SUPPLEMENTAL FINANCIAL INFORMATION
KEY OPERATING METRICS
(In thousands of U.S. dollars)
Key Business Metrics 

We monitor the following key business metrics to help us evaluate our business, identify trends affecting our business, formulate business plans, and make strategic decisions.

The tables below reflect period-over-period changes in our key business metrics, along with the percentage change between such periods. We believe the following business metrics are useful in evaluating our business:

Three Months Ended
Dollars in thousandsDecember 31, 2024September 30, 2024Change% Change
MARKETPLACE SOLUTIONS
Trades646 680 (34)(5)%
Volume$298,539 $338,075 $(39,536)(12)%
Net Take Rate2.8 %2.6 %0.2 %%
Marketplace revenues, less transaction-based expenses$8,434 $8,640 $(206)(2)%

Year Ended December 31,
Dollars in thousands20242023Change% Change
MARKETPLACE SOLUTIONS
Trades2,762 1,756 1,006 57 %
Volume$1,325,470 $765,899 $559,571 73 %
Net Take Rate2.8 %3.3 %(0.5)%(15)%
Marketplace revenues, less transaction-based expenses$36,988 $25,359 $11,629 46 %

Trades are defined as the total number of orders executed by us on behalf of private investors and shareholders. Increasing the number of orders is critical to increasing our revenue and, in turn, to achieving profitability.

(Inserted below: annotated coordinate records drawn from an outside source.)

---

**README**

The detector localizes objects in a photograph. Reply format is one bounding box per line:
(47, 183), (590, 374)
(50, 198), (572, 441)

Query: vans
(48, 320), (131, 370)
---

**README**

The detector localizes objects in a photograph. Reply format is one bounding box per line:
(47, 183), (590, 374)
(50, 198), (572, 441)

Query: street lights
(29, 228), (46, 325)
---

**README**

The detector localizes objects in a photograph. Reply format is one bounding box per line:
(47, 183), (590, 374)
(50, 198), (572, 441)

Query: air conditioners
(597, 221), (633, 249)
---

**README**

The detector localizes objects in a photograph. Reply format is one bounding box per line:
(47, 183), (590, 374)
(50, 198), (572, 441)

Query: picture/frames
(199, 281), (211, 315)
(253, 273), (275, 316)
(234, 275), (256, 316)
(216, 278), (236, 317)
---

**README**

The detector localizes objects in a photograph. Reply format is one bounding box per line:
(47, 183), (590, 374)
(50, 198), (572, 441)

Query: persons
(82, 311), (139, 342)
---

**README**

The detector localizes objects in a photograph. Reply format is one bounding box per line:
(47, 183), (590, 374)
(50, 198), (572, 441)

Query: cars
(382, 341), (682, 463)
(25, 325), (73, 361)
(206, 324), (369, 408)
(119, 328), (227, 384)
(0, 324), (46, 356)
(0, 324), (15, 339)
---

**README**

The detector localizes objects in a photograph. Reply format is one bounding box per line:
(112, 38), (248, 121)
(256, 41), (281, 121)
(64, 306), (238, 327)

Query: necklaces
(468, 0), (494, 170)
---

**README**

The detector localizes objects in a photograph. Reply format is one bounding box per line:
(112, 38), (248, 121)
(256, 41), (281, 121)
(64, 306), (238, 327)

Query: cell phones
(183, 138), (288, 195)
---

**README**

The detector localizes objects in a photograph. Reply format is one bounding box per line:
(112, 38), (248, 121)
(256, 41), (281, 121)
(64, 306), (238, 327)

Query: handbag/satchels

Volume is defined as the total sales value for all securities traded through our Forge marketplace, which is the aggregate value of the issuer company’s equity attributed to both the buyer and seller in a trade and as such a $100 trade of equity between buyer and seller would be captured as $200 volume for us. Although we typically capture a commission on each side of a trade, we may not in certain cases due to factors such as the use of a third-party broker by one of the parties or supply factors that would not allow us to attract sellers of shares of certain issuers. Volume is influenced by, among other things, the pricing and quality of our services as well as market conditions that affect private company valuations, such as increases in valuations of comparable companies at IPO.

Net Take Rates are defined as our marketplace revenues, less markets-related transaction-based expenses, divided by Volume. These represent the percentage of fees earned by our marketplace on any transactions executed from the commission we charged on such transactions less transaction-based expenses, which is a determining factor in our revenue. The Net Take Rate can vary based upon the service or product offering and is also affected by the average order size and transaction frequency.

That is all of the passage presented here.